Anna Roy (La Maison des maternal): does she still practice as a midwife?


An emblematic columnist for La Maison des maternales (Monday to Friday at 9:30 a.m. on France 2) since September 2017, the midwife has published C’est ma pregnancy (Ed. L’Iconoclaste), a rich, reassuring and guilt-free book for future mothers.

Through your guide to motherhood, It’s my pregnancy are you trying to transmit a word that is without taboo, that is not confiscated by the “experts” of the TV sets?

Anna Roy: It’s exactly that. What I write is very square on a scientific level but also translates what I think. This is the result of my field experience. I know by heart what I’m talking about!

To what do you attribute your popularity on social networks (@_anna.roy_ on Instagram)? Is it precisely because you speak the same language as your subscribers?

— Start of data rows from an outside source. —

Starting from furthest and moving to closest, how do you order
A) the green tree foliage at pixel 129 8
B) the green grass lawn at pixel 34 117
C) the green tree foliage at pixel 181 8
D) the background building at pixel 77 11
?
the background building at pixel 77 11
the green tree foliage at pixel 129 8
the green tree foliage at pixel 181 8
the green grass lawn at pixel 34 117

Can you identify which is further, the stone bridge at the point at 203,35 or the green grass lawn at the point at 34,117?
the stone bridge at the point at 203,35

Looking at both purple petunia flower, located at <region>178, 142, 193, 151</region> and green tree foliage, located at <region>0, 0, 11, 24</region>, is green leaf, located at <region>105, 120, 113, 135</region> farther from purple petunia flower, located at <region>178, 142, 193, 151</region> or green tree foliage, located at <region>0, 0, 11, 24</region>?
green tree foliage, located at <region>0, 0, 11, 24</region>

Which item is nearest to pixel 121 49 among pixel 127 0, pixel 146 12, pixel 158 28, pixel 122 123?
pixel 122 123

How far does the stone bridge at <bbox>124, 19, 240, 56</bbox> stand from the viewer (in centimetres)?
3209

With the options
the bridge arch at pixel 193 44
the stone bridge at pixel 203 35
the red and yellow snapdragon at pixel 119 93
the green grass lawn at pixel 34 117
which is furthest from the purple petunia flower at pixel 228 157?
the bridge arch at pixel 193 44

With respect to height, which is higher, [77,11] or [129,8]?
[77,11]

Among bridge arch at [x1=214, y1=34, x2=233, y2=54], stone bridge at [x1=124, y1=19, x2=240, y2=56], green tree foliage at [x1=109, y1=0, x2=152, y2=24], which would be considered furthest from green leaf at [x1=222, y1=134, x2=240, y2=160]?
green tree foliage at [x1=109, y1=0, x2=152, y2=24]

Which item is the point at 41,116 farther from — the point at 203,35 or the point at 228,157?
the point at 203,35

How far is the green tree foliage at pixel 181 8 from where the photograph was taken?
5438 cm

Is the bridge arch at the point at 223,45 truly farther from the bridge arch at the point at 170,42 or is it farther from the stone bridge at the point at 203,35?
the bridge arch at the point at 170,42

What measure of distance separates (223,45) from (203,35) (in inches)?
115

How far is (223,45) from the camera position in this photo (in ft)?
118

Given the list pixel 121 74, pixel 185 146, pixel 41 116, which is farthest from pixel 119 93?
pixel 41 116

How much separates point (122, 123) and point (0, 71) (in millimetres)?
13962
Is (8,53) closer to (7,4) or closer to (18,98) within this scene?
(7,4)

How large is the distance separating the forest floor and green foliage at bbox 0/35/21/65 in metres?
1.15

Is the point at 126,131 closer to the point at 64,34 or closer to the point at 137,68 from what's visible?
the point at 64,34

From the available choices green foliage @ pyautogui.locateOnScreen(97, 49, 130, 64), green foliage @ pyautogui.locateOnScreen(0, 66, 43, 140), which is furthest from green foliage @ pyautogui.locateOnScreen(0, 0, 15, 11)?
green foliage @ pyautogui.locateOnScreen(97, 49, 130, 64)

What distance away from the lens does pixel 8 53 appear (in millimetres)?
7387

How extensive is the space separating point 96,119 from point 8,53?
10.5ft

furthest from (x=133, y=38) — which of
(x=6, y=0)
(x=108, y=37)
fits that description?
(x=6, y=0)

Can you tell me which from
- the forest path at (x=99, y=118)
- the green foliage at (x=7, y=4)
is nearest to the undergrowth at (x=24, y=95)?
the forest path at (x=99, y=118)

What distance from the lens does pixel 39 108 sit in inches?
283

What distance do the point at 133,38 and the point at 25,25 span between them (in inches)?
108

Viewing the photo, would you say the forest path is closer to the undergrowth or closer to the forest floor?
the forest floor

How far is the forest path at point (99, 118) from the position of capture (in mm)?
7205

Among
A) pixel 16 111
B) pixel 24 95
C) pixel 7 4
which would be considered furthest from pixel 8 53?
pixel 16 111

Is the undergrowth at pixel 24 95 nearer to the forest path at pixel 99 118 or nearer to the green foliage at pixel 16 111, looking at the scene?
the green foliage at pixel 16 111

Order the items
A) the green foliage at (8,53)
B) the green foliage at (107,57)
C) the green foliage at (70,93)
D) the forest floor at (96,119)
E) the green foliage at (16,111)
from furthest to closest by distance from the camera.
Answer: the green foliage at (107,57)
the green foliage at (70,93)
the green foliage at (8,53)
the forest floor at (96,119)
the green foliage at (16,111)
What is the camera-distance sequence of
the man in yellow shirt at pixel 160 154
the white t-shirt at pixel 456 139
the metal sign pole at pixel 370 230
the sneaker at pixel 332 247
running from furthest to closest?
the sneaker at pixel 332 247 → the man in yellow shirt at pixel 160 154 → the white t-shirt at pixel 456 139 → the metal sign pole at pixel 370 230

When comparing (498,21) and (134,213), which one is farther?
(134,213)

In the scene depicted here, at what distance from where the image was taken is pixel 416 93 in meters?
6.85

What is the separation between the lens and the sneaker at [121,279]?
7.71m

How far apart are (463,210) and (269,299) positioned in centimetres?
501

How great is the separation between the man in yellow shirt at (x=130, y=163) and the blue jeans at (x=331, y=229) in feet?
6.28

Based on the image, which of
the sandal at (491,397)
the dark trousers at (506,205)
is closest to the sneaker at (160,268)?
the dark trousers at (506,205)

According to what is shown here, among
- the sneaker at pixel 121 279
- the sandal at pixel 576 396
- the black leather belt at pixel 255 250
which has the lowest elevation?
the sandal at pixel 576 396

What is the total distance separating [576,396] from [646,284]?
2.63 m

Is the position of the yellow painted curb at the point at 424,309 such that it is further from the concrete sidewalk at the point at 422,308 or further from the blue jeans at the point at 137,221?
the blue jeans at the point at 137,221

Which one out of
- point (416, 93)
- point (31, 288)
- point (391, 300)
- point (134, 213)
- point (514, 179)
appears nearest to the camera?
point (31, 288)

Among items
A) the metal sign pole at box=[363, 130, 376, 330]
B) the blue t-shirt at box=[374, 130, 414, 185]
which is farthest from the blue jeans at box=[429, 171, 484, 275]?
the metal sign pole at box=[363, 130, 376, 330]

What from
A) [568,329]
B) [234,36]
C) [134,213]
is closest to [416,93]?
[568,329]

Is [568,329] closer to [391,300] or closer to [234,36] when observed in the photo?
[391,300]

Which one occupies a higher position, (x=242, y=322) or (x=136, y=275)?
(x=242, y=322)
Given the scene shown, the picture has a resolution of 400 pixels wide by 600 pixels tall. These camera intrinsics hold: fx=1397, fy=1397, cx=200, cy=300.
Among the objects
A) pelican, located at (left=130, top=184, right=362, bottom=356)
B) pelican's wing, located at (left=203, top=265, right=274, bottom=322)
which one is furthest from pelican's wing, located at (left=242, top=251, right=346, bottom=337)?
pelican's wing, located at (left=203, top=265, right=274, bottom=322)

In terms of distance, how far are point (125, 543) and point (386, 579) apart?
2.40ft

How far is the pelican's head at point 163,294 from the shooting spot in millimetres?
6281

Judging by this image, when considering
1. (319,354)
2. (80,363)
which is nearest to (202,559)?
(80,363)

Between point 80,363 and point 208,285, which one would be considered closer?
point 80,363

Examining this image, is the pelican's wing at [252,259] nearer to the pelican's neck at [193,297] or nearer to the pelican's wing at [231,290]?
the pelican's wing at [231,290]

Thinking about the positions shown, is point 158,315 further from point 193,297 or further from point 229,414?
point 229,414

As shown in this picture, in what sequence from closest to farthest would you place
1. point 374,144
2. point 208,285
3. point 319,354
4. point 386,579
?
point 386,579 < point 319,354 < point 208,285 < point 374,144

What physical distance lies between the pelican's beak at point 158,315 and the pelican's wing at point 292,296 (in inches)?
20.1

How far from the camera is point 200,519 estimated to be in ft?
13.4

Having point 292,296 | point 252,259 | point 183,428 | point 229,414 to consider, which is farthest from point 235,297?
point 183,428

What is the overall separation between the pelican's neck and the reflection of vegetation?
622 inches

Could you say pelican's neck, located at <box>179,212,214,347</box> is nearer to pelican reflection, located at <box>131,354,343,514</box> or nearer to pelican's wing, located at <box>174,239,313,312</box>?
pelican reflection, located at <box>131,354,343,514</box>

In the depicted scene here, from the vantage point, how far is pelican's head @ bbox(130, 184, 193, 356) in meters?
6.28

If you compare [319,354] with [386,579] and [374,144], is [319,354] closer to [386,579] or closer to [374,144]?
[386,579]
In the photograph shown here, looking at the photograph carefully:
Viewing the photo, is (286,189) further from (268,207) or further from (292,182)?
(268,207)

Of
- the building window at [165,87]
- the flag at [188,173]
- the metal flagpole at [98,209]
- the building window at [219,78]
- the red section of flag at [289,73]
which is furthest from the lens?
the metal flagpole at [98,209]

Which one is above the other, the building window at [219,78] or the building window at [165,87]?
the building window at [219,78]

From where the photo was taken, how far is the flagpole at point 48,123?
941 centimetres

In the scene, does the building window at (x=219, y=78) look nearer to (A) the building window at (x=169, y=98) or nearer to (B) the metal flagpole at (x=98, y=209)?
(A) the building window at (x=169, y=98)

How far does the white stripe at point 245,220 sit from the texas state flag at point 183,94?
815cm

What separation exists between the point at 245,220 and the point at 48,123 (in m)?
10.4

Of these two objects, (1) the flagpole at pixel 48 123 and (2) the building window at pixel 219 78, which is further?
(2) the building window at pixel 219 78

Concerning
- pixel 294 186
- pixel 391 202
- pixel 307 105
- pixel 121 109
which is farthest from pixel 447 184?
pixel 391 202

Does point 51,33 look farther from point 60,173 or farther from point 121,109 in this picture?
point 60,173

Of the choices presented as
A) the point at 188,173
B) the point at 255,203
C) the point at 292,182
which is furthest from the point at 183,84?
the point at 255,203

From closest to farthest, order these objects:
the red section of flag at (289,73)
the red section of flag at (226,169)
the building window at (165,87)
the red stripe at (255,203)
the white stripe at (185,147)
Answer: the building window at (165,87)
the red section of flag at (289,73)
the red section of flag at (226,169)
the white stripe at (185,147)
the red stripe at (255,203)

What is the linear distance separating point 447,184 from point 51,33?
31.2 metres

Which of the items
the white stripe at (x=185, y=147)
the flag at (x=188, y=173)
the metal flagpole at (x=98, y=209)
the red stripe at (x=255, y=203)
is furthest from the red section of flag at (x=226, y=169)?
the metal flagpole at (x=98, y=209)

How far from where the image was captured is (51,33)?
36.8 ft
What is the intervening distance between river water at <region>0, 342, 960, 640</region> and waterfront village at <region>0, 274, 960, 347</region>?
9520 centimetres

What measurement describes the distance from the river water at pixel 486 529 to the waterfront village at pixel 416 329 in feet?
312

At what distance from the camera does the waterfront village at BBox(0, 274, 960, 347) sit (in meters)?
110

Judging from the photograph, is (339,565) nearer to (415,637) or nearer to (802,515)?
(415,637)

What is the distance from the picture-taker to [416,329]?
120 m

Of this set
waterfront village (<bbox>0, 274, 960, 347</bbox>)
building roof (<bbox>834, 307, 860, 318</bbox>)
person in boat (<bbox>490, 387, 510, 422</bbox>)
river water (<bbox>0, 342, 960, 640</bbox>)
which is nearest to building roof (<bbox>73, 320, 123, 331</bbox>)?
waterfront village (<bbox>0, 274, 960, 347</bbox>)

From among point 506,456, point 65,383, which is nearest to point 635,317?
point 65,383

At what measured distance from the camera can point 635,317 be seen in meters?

I think it’s because I’m sincere while a lot of people in the media lie or play the game expected of them. And I am a brave and approachable person; which sometimes turns out to be complicated when people I don’t know kiss me like good bread or cry in my arms. It always surprises me because I don’t measure what I let appear.

Do you have the impression of benefiting from such great freedom of tone on the set of The Kindergarten House?

Yes, it’s something that we owe to the editor-in-chief, to the producer, but above all to Agatha Lecaron, who trusts me completely. I’ve never been held back on anything. This show is the world of Care Bears because we have a real bond outside the screen.

Do you think that your commitment has been able to move the lines on certain social issues, in particular on the lack of staff of midwives?

It’s not for me to say because that would be to have a particularly excessive pride. I am in any case a whistleblower because everything I announced happened. But I don’t see myself as an activist.

Why have you now chosen to no longer practice in the hospital?

I am still evolving as a liberal midwife, but I took a break at the hospital because the working conditions there were no longer acceptable. To me, that’s institutional abuse. Moreover, I am a mother of two young children and I cannot be on all fronts. Today, I earn less from my living, but I devote more time to my patients.